Esse embate entre diferentes visões de mundo (apresentado com uma certa ingenuidade e parcialidade mas ainda assim de maneira superior à discussão semelhante que ocorre no conterrâneo “Edukators”), a boa direção de arte e a forma como Rothemund mostra o peso das instituições sobre aqueles personagens – enquadrando sempre os prédios públicos (faculdade, delegacia de polícia, corte de justiça) em planos bem abertos, enchendo a tela e minimizando a presença dos personagens diante deles – são os maiores acertos deste filme que, entretanto, peca ao levar a história a um sentimentalismo exacerbado e canonizar sua protagonista.

Sophie é seguidamente retratada a contraluz, com os olhos aos céus ou em preces, como alguém consciente de uma missão divina e resignado com a incompreensão dos que o cercam. Os encontros da protagonista com seus pais e colegas de cárcere chegam a ser constrangedores, assim como a encenação do julgamento, devido às situações caricatas e piegas.

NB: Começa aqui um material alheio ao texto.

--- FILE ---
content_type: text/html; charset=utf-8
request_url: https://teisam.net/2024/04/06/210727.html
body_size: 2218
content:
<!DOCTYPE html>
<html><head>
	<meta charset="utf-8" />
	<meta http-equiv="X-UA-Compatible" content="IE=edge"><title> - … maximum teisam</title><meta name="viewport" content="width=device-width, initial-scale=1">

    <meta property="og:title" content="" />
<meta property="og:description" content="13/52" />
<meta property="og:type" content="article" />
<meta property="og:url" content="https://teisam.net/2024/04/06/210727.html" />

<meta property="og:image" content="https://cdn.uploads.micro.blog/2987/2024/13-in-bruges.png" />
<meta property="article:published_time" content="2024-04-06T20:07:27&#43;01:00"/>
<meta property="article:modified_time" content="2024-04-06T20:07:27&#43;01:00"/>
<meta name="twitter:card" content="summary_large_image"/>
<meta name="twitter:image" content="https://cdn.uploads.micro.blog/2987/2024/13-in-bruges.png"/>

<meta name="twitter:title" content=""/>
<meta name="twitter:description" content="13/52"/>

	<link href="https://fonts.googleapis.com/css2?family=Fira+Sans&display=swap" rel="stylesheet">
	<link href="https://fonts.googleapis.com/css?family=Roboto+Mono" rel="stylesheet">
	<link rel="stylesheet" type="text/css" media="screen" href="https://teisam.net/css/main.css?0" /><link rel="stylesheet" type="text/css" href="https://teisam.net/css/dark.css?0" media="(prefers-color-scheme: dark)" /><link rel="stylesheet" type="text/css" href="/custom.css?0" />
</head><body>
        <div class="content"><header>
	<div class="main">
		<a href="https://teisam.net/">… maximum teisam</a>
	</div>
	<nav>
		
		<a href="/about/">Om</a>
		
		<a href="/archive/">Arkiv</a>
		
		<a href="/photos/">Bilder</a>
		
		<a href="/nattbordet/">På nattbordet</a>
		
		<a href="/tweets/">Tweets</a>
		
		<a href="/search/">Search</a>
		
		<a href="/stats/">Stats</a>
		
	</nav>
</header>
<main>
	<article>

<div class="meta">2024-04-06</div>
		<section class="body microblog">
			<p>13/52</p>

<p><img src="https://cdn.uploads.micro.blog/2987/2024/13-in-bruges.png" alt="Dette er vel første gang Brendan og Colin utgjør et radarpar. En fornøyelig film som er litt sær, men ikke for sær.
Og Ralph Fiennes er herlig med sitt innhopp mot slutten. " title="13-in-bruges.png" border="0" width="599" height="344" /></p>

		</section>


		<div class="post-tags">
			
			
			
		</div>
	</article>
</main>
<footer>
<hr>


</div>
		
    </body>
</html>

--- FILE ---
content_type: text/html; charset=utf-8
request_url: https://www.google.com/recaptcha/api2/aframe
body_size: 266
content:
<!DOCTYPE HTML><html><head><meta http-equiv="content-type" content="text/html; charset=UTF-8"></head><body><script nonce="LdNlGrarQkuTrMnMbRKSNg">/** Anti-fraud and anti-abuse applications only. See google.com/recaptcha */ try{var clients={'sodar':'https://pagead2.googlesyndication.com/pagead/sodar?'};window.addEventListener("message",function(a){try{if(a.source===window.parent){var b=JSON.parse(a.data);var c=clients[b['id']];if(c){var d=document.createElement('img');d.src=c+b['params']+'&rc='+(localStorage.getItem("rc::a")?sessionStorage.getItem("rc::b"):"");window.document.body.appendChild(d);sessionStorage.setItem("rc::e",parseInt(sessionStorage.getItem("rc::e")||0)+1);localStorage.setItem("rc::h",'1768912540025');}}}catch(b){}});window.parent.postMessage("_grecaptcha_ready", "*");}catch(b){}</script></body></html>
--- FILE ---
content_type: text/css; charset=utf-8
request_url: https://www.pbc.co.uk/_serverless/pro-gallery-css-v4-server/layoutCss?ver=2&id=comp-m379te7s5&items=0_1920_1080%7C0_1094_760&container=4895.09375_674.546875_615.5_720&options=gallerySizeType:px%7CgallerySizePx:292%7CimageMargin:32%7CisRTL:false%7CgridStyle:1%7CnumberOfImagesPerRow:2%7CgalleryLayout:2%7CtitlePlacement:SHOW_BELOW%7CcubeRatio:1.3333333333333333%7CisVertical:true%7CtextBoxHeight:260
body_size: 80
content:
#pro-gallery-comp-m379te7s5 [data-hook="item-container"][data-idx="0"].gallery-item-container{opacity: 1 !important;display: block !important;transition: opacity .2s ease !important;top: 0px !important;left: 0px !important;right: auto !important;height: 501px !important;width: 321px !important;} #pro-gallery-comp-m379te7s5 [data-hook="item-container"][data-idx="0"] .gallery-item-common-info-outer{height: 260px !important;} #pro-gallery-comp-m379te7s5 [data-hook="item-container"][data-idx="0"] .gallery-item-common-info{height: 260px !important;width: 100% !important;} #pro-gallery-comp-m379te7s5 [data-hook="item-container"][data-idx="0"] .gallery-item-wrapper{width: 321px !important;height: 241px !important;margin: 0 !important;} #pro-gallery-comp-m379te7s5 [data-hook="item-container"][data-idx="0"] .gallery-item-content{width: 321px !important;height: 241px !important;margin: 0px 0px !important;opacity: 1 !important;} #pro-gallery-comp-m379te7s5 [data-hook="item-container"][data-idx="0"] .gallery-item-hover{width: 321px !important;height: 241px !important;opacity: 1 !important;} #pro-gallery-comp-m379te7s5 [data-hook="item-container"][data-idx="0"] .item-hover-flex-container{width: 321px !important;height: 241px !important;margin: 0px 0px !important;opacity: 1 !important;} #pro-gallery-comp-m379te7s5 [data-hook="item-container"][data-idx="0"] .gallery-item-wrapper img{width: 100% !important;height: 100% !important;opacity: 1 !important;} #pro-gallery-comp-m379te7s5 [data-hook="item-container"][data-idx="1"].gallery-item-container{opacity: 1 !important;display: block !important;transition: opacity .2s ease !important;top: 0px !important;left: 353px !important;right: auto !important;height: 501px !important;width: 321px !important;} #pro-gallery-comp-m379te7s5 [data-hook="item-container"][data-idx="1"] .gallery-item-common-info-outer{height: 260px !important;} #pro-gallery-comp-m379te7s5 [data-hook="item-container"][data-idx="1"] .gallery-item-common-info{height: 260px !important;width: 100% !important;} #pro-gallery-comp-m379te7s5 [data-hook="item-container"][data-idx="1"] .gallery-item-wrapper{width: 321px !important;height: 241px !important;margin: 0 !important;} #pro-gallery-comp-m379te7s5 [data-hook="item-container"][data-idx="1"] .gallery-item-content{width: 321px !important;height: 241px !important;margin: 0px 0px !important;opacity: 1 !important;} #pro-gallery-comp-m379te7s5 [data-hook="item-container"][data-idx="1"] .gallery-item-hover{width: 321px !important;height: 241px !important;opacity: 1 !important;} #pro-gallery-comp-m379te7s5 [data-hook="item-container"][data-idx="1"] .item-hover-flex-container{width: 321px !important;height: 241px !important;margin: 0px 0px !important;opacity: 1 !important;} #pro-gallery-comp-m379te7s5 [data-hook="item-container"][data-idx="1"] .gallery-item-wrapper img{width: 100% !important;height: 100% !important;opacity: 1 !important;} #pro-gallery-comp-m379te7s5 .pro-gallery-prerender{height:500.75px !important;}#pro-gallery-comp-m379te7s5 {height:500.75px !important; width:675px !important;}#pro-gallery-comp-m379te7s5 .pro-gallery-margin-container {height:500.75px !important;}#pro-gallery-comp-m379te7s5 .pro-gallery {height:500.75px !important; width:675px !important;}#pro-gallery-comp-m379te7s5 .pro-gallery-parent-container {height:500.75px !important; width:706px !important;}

Com uma construção que busca prender o espectador pela emoção, sem economizar na trilha sonora para isso, “Uma Mulher Contra Hitler” não sobrevive a um olhar mais crítico. Misto de Olga e Joana d’Arc, a Sophie de Rothemund perde sua humanidade para se tornar um símbolo. Como diria Brecht, “triste é o povo que precisa de heróis”, ainda mais quando os utiliza para expurgar pecados do passado.